25 Zij kregen het gebied van Jazer, met alle steden van Gilad, en het halve land der Ammonieten tot aan Aroër tegenover Rabba;
Su límite fue Jazer, y todas las ciudades de Galaad, y la mitad de la tierra de los hijos de Amón, hasta Aroer que está cerca de Rabá;
26 vervolgens het gebied van Chesjbon tot Ramat-Hammispe en Betonim, en dat van Machanáim tot aan het gebied van Debir;
y desde Hesbón hasta Ramat Mizpa, y Betonim; y desde Mahanaim hasta el límite de Debir
27 verder in de vlakte: Bet-Haram en Bet-Nimra, Soekkot en Safon met de rest van het rijk van Sichon, den koning van Chesjbon, en de Jordaanstreek, ten oosten van de Jordaan tot waar het meer van Gennezaret eindigt.
y en el valle, Bet Haram, Bet Nimra, Sucot y Zafón, el resto del reino de Sehón, rey de Hesbón, la ribera del Jordán, hasta el extremo del mar de Cineret, al otro lado del Jordán, hacia el este.
28 Dit is het erfdeel van de families der Gadieten: de steden met haar dorpen.
Esta es la herencia de los hijos de Gad según sus familias, las ciudades y sus aldeas.
29 Aan de families van de halve stam van Manasse had Moses eveneens haar deel toegewezen.

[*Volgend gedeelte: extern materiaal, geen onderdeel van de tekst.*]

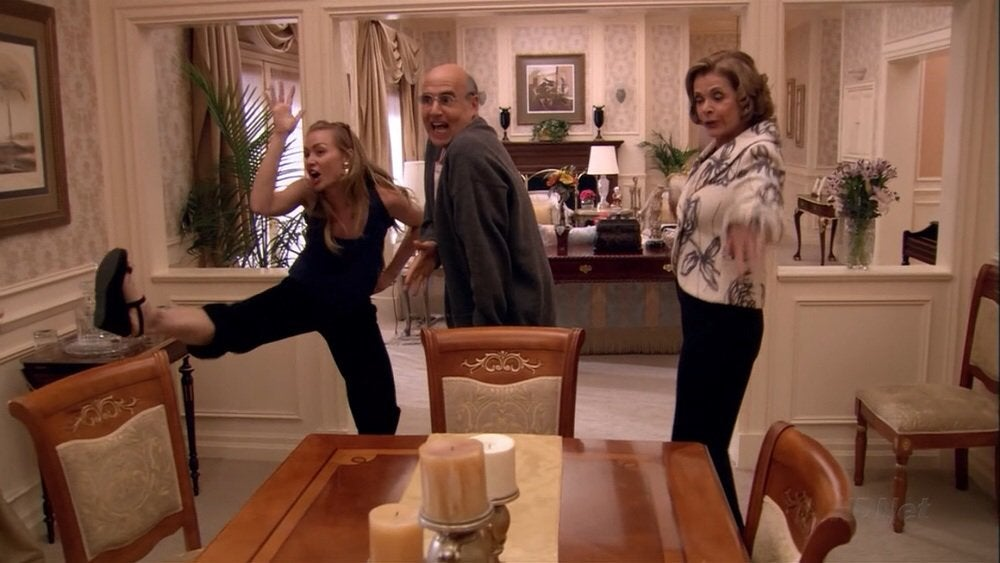 A scene from Arrested Development with multiple characters doing horribly inaccurate chicken impressions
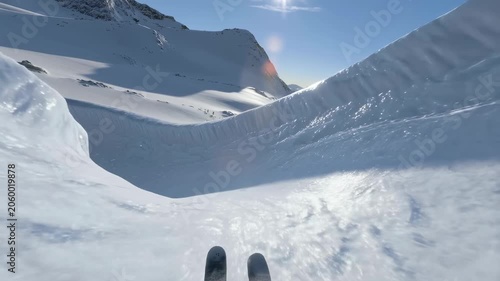 Skiing down a pristine snow-covered slope in a breathtaking mountain landscape. Experience the thrill of winter sports and adventure in nature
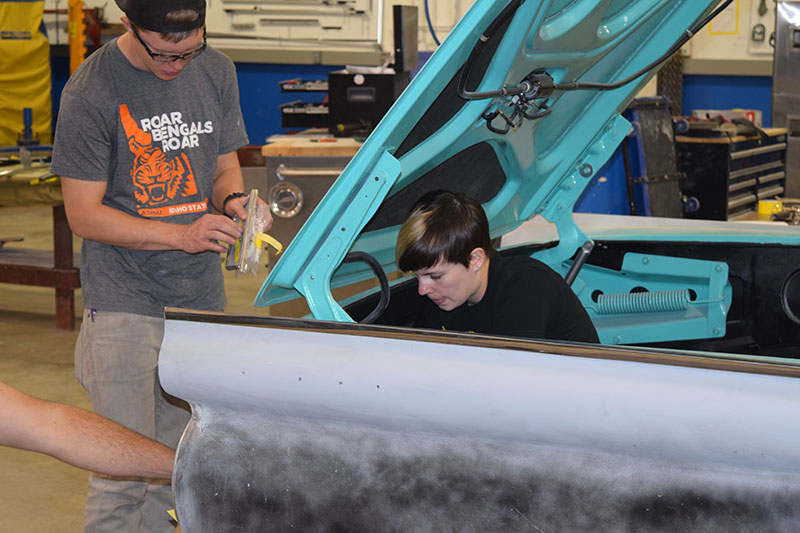 Students working on cars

Moisés dio una herencia a la media tribu de Manasés. Fue para la media tribu de los hijos de Manasés según sus familias.
30 Zij kregen heel het gebied van Basjan, van Machanáim af, en het hele rijk van Og, den koning van Basjan; vervolgens alle kampementen van Jaïr in Basjan, zestig steden;
Su frontera era desde Mahanaim, todo Basán, todo el reino de Og, rey de Basán, y todas las aldeas de Jair, que están en Basán, sesenta ciudades.
31 half Gilad met Asjtarot en Edréi, steden van het rijk van Og in Basjan, was voor de families der zonen van Makir, den zoon van Manasse, of liever gezegd van de helft der zonen van Makir.
La mitad de Galaad, Astarot y Edrei, ciudades del reino de Og en Basán, eran para los hijos de Maquir hijo de Manasés, para la mitad de los hijos de Maquir según sus familias.
32 Dit zijn de erfdelen, die Moses had toegewezen in de vlakte van Moab, aan de overzijde van de Jordaan, ten oosten van Jericho.
Estas son las herencias que Moisés repartió en las llanuras de Moab, al otro lado del Jordán, en Jericó, hacia el este.
33 Maar aan de stam Levi heeft Moses geen erfdeel gegeven; Jahweh, Israëls God, moest hun erfdeel zijn, zoals hij hun had gezegd.
Pero Moisés no dio ninguna herencia a la tribu de Leví. Yahvé, el Dios de Israel, es su herencia, como él les habló.